▶ **TASK REQUIREMENTS**: Extract each line of the rows below that contains the string "instances", treating case as significant.

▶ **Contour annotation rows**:
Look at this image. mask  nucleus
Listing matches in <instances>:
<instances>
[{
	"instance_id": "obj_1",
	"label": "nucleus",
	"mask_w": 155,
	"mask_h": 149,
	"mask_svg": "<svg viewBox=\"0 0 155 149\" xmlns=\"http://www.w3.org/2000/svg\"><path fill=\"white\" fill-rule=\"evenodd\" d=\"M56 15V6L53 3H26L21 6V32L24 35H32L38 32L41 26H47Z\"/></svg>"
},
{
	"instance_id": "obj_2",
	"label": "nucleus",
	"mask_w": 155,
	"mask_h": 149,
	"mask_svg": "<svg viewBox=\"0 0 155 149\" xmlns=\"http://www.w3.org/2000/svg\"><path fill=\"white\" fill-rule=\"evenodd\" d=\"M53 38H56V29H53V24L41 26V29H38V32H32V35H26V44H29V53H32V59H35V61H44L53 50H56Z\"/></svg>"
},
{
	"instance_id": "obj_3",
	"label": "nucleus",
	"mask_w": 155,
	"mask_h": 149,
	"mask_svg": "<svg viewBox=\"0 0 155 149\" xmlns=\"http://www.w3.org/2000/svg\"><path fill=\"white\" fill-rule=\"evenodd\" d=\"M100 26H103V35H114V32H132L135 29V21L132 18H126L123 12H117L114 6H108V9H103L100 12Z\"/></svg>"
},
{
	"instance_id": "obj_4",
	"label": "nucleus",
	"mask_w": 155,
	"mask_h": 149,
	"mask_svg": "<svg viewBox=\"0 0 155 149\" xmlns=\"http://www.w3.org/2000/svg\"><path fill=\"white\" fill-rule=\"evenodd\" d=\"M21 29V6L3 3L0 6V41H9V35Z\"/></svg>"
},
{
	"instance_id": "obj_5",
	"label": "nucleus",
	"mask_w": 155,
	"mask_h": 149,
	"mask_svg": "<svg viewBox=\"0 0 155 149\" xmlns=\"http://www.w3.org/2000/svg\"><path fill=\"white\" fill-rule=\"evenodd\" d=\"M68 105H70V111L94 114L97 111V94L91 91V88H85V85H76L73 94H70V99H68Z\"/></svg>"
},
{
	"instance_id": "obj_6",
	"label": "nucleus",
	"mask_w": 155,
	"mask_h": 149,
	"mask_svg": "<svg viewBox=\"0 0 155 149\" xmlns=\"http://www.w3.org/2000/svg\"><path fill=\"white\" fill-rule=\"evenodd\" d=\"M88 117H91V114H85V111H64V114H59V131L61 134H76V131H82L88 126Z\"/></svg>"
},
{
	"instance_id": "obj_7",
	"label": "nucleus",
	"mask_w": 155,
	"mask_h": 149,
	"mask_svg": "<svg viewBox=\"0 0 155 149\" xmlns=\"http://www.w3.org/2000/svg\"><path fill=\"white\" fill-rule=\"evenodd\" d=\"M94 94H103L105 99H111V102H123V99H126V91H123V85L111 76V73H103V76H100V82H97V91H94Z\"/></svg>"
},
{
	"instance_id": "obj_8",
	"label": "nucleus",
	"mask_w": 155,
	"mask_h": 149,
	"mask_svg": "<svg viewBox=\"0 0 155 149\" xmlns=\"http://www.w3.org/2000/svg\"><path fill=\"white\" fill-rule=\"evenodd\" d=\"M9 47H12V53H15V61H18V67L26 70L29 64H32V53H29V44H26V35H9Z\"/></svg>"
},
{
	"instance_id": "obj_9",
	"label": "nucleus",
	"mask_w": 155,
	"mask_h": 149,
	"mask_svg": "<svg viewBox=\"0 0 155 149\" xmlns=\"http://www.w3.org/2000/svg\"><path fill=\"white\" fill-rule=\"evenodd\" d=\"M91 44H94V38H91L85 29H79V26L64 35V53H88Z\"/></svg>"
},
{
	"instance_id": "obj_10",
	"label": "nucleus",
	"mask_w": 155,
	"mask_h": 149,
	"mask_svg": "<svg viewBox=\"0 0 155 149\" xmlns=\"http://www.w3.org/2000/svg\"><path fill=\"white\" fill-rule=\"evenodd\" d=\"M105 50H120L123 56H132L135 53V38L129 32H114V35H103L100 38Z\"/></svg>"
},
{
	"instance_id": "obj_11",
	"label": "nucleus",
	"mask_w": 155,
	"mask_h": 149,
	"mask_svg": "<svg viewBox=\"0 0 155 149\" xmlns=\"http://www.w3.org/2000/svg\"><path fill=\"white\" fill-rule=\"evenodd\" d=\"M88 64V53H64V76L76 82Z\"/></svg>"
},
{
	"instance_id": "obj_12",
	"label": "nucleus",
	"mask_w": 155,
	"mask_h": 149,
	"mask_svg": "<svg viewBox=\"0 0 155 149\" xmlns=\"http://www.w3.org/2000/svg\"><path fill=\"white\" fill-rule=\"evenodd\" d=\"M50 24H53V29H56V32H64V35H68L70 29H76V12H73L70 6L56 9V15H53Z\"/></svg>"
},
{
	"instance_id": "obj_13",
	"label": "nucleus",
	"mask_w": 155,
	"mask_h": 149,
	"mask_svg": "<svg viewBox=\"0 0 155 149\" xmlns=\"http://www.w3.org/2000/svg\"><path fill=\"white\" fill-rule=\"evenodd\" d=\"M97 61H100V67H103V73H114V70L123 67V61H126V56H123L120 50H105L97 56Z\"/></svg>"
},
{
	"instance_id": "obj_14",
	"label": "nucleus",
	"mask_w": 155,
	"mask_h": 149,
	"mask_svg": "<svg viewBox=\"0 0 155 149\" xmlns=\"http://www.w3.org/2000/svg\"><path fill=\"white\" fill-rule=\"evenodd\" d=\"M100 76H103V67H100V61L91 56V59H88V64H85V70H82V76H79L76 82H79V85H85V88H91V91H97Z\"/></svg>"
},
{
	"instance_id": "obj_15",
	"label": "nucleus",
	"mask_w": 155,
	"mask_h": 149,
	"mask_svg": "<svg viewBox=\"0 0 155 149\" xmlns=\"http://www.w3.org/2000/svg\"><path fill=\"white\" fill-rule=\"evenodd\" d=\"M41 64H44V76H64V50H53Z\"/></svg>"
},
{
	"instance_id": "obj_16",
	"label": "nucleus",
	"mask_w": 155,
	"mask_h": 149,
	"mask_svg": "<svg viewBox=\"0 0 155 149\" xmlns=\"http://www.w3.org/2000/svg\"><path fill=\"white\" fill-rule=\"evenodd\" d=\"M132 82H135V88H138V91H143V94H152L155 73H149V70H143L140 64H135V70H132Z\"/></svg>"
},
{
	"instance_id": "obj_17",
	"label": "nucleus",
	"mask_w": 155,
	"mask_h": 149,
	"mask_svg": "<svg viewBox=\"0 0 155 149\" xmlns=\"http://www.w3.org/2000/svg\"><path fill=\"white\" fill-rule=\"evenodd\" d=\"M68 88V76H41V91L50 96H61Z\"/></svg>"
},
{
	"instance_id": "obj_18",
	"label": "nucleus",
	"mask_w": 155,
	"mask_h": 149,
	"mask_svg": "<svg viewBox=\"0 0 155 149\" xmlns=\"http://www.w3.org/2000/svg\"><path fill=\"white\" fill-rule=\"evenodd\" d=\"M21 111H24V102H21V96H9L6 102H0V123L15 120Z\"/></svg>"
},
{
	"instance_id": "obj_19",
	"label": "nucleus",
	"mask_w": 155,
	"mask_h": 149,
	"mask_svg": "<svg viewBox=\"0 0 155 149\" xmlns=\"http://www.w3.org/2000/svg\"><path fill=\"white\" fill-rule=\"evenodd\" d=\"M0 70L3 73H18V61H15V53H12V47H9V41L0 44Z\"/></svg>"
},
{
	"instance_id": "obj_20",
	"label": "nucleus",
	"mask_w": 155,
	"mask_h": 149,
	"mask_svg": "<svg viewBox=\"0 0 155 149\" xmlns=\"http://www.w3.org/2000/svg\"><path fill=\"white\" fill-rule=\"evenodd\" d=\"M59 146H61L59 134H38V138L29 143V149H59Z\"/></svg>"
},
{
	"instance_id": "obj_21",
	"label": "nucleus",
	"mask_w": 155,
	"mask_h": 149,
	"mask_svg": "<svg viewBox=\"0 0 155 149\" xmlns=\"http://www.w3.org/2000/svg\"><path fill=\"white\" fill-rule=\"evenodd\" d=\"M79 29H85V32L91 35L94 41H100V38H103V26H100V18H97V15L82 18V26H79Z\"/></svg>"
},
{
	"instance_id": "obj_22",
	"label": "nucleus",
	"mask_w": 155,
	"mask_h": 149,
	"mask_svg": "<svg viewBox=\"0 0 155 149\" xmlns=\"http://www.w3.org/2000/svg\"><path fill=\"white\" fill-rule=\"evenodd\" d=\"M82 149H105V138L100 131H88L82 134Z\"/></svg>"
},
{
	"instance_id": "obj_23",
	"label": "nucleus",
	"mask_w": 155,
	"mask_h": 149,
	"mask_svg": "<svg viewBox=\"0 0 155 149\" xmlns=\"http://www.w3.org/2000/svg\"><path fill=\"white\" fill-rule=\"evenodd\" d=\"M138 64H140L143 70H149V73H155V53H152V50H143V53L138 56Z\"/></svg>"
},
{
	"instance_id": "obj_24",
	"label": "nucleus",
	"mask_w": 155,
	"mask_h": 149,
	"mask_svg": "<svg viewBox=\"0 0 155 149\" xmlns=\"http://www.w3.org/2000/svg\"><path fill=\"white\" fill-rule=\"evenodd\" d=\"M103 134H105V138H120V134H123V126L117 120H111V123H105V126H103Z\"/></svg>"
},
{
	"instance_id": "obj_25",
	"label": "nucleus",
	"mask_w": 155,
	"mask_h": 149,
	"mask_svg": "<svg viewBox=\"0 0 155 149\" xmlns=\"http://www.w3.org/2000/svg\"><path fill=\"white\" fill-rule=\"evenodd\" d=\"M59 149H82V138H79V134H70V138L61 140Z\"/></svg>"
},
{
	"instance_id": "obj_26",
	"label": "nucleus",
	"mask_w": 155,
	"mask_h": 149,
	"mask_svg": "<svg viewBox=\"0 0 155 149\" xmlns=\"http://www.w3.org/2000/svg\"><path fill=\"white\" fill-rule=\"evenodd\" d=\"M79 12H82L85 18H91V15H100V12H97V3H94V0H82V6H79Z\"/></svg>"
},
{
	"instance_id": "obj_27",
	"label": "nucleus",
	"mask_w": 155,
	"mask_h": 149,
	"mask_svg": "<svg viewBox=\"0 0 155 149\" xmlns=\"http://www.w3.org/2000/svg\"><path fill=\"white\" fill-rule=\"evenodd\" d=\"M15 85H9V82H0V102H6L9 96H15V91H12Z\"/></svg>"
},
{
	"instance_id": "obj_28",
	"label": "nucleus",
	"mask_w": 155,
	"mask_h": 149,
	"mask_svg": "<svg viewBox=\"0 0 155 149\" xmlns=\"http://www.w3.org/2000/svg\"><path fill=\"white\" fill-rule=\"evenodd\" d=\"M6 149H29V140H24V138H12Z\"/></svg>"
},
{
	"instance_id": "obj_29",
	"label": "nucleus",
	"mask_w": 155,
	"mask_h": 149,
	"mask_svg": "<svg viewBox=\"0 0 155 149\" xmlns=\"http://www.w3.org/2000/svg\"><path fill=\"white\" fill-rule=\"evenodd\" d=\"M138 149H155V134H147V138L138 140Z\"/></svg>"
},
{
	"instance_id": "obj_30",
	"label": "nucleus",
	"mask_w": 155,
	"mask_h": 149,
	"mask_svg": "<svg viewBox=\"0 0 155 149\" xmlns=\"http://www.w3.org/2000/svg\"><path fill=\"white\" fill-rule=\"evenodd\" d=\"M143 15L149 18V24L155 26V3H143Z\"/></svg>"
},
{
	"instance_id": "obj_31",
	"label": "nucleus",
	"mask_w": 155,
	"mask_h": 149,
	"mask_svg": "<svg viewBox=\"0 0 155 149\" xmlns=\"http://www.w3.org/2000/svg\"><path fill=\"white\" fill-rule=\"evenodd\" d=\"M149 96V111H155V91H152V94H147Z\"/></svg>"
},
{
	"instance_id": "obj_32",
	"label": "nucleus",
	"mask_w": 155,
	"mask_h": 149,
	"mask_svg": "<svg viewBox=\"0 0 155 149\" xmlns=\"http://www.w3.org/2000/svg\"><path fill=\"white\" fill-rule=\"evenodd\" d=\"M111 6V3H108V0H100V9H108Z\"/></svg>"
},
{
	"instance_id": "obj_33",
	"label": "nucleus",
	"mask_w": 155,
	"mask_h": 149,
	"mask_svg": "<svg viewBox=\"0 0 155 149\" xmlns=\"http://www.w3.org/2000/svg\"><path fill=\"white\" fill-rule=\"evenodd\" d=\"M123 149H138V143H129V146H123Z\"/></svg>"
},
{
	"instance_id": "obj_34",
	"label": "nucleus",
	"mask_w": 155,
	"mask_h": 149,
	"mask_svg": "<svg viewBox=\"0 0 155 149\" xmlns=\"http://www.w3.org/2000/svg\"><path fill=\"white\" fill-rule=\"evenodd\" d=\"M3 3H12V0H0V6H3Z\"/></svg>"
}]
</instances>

▶ **RESPONSE**:
Listing matches in <instances>:
<instances>
</instances>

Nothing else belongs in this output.